Vakrangee Limited is a technology company based in Mumbai, India that provides banking, insurance, e-governance, e-commerce, and logistics services. The company is one of the main providers of the software and equipment for voter ID cards and Aadhaar cards.

According to Forbes, the company is the largest single systems integrator for all key government projects in India. As of June 2018, its largest owners included the promoter's family, the government of Singapore, Wellington Trust Company, Life Insurance Corporation and Jagdishchander Bansal.

==History==
Vakrangee limited was founded in Marol Naka, Mumbai, 1990 by Dinesh Nandwana, a Chartered Accountant (CA). Though the company commenced its operations as a technology consultancy, it gradually expanded its operations, first by making voter identity cards in 1993, and subsequently as a franchisee for making Aadhaar UID cards in 2010. In July 2017, Forbes India included the company in its "Super 50" list of companies 2017 as it had a market capitalization of more than ₹240 billion.

==Operations==
Vakrangee operates a franchisee network of more than 37,000 centers known as "Vakrangee Kendras" in 16 states of India. These centers undertake a mix of tasks, from voter ids, aadhaar registration, as well as white label ATMs (ATM machines used by different banks). Most of its centers act as "last-mile retail points of sale" and are located in the rural, semi-urban and urban areas that do not have access to technology and often electricity.

Vakrangee also operates e-Governance projects with the Government of India.

===Vakrangee Kendras===
As of December 2017, the company operated 44,286 Vakrangee Kendras through a franchisee-based model. Each outlet provides a range of services related to the government of India under various e-governance initiatives of the government. These include disbursement of money under Direct Benefit Transfer scheme, pension and basic banking under National Pension System and Pradhan Mantri Jan Dhan Yojana, processing of passports, microinsurance under Atal Pension Yojana, Pradhan Mantri Jeevan Jyoti Bima Yojana and Pradhan Mantri Suraksha Bima Yojana, tax and cess collection, enrollment and issuance of Aadhaar card, NREGA Job card, Election card, Passport, birth, death, domicile and land record certificates among other services.

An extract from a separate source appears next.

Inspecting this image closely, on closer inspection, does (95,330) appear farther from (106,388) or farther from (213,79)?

Vakrangee Kendras also provides various other services like banking by acting as banking correspondent for many scheduled commercial banks and insurance as a corporate agent to some insurance companies, utility bill, mobile & DTH payments, ticketing & logistics, e-learning & certifications, and e-commerce through Amazon.in. The company, licensed by the Reserve Bank of India, operates a network of white labeled Vakrangee ATM centers.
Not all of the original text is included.